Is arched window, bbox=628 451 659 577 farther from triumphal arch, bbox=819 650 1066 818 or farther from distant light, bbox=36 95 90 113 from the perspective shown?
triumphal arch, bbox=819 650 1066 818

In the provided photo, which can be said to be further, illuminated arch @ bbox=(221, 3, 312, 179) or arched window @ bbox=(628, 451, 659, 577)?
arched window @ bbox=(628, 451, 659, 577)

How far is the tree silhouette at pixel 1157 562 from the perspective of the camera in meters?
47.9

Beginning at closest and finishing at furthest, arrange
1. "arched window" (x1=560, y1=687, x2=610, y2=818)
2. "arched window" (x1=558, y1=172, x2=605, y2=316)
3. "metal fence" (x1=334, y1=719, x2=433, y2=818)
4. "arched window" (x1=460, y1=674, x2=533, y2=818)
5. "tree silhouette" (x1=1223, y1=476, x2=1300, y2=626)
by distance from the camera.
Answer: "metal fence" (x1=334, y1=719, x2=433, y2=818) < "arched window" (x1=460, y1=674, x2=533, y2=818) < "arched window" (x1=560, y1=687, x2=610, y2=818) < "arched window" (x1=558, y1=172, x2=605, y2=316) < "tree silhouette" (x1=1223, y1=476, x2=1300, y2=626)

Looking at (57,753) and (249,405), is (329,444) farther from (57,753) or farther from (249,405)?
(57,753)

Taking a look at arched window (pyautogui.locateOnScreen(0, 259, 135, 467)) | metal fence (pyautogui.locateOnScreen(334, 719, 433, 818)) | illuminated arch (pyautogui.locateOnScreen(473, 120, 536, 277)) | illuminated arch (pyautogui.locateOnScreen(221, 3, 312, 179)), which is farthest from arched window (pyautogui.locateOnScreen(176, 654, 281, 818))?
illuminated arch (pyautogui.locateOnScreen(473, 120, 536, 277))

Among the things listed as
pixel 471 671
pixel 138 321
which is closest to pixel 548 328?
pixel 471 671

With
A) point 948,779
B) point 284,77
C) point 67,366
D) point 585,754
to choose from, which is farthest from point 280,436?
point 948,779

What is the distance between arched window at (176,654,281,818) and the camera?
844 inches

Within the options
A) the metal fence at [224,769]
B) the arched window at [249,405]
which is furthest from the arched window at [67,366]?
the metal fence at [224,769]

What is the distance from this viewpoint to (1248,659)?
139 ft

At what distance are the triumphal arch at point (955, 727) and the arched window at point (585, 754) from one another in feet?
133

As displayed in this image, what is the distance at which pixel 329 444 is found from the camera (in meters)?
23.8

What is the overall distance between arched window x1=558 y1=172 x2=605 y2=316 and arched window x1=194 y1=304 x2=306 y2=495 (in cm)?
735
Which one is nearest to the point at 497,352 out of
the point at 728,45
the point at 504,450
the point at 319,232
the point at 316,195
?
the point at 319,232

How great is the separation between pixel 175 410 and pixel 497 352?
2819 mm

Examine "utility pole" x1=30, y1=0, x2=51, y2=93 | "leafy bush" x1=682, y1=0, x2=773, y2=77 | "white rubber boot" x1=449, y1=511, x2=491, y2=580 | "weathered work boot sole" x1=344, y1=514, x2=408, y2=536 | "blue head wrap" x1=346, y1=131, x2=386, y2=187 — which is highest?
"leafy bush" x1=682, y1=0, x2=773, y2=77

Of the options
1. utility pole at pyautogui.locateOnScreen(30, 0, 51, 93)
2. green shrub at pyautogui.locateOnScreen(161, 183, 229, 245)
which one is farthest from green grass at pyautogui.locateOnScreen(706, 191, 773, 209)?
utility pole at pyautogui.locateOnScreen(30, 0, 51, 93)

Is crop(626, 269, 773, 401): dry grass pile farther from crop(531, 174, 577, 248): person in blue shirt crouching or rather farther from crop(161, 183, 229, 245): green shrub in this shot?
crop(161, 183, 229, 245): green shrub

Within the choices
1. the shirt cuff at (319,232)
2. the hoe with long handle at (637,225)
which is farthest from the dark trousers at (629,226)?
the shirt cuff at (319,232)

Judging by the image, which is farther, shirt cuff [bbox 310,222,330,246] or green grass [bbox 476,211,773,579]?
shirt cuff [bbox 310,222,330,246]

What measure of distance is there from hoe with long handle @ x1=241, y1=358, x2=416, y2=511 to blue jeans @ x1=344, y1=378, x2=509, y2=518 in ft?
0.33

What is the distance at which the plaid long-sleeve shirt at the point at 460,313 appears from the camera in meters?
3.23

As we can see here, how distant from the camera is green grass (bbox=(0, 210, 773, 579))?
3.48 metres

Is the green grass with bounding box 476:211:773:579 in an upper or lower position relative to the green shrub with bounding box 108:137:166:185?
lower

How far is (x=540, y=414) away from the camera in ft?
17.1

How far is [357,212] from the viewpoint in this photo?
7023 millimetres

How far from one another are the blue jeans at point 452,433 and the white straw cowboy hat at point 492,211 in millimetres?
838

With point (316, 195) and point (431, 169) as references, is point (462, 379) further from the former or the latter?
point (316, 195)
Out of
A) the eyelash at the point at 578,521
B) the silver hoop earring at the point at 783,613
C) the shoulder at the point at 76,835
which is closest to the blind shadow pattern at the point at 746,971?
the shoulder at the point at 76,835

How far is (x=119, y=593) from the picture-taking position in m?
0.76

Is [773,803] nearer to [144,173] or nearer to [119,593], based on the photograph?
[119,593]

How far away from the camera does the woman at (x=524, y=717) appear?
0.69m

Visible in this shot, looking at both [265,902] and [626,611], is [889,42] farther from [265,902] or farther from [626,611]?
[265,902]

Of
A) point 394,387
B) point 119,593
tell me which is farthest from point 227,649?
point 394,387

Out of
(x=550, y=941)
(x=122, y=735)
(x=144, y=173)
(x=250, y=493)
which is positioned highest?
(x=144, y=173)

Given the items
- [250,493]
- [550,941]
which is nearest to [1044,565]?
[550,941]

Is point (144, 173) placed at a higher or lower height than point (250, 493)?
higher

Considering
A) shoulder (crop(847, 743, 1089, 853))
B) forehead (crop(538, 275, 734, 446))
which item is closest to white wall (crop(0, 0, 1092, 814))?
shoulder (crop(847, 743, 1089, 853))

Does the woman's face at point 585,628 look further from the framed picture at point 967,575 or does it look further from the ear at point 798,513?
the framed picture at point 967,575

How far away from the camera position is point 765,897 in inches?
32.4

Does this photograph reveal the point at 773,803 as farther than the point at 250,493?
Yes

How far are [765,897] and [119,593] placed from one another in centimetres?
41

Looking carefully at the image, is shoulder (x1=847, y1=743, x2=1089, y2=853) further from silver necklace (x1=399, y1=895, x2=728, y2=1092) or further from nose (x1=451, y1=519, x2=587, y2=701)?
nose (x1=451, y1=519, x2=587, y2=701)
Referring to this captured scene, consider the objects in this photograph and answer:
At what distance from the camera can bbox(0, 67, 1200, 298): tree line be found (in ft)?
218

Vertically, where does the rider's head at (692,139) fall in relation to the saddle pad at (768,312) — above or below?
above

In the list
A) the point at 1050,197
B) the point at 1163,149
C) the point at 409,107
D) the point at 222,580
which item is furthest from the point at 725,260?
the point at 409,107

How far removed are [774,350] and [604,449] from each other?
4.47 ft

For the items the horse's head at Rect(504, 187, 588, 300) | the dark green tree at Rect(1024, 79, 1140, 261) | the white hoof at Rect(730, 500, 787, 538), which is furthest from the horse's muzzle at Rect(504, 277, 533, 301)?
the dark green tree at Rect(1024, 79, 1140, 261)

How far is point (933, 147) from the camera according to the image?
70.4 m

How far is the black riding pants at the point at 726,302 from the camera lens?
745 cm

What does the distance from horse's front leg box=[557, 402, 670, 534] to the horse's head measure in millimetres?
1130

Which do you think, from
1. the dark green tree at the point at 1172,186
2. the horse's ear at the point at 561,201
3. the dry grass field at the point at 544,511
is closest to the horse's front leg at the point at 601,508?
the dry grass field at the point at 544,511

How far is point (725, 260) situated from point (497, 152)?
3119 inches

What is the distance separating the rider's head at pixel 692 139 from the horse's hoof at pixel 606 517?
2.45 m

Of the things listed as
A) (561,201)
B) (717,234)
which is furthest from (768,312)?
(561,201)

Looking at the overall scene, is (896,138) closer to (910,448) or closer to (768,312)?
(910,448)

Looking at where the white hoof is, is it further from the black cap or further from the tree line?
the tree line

● Work required
Starting from the line containing "How far are" and ending with the final line of the data, reproduce each line exactly as it appears, including no other lines.

● Response to this exercise
How far are [765,897] and [119,593] placed from one another in centimetres?
41

Looking carefully at the image, is shoulder (x1=847, y1=743, x2=1089, y2=853) further from silver necklace (x1=399, y1=895, x2=728, y2=1092) or further from nose (x1=451, y1=519, x2=587, y2=701)?
nose (x1=451, y1=519, x2=587, y2=701)
Referring to this captured scene, consider the objects in this photograph and answer:
At what distance from the camera can bbox(0, 67, 1200, 298): tree line be found (in ft)?
218

Vertically, where does the rider's head at (692,139) fall in relation to the saddle pad at (768,312) — above or below?
above

In the list
A) the point at 1050,197
B) the point at 1163,149
C) the point at 409,107
D) the point at 222,580
which item is furthest from the point at 725,260?
the point at 409,107

How far removed are [774,350] and [604,449] from each other?
4.47 ft

For the items the horse's head at Rect(504, 187, 588, 300) | the dark green tree at Rect(1024, 79, 1140, 261) | the white hoof at Rect(730, 500, 787, 538), which is furthest from the horse's muzzle at Rect(504, 277, 533, 301)?
the dark green tree at Rect(1024, 79, 1140, 261)

How far is point (933, 147) from the camera according to the image?
70.4 m

How far is the black riding pants at the point at 726,302 from the camera lens?
745 cm

What does the distance from horse's front leg box=[557, 402, 670, 534] to the horse's head measure in millimetres?
1130

Which do you think, from
1. the dark green tree at the point at 1172,186
2. the horse's ear at the point at 561,201
3. the dry grass field at the point at 544,511
is closest to the horse's front leg at the point at 601,508?
the dry grass field at the point at 544,511

How far is point (725, 260) situated from point (497, 152)?
3119 inches

What is the distance separating the rider's head at pixel 692 139 from the horse's hoof at pixel 606 517?
2.45 m

Of the things listed as
A) (561,201)
B) (717,234)
which is furthest from (768,312)?
(561,201)

Looking at the overall scene, is (896,138) closer to (910,448) or closer to (768,312)?
(910,448)

Looking at where the white hoof is, is it further from the black cap or further from the tree line?
the tree line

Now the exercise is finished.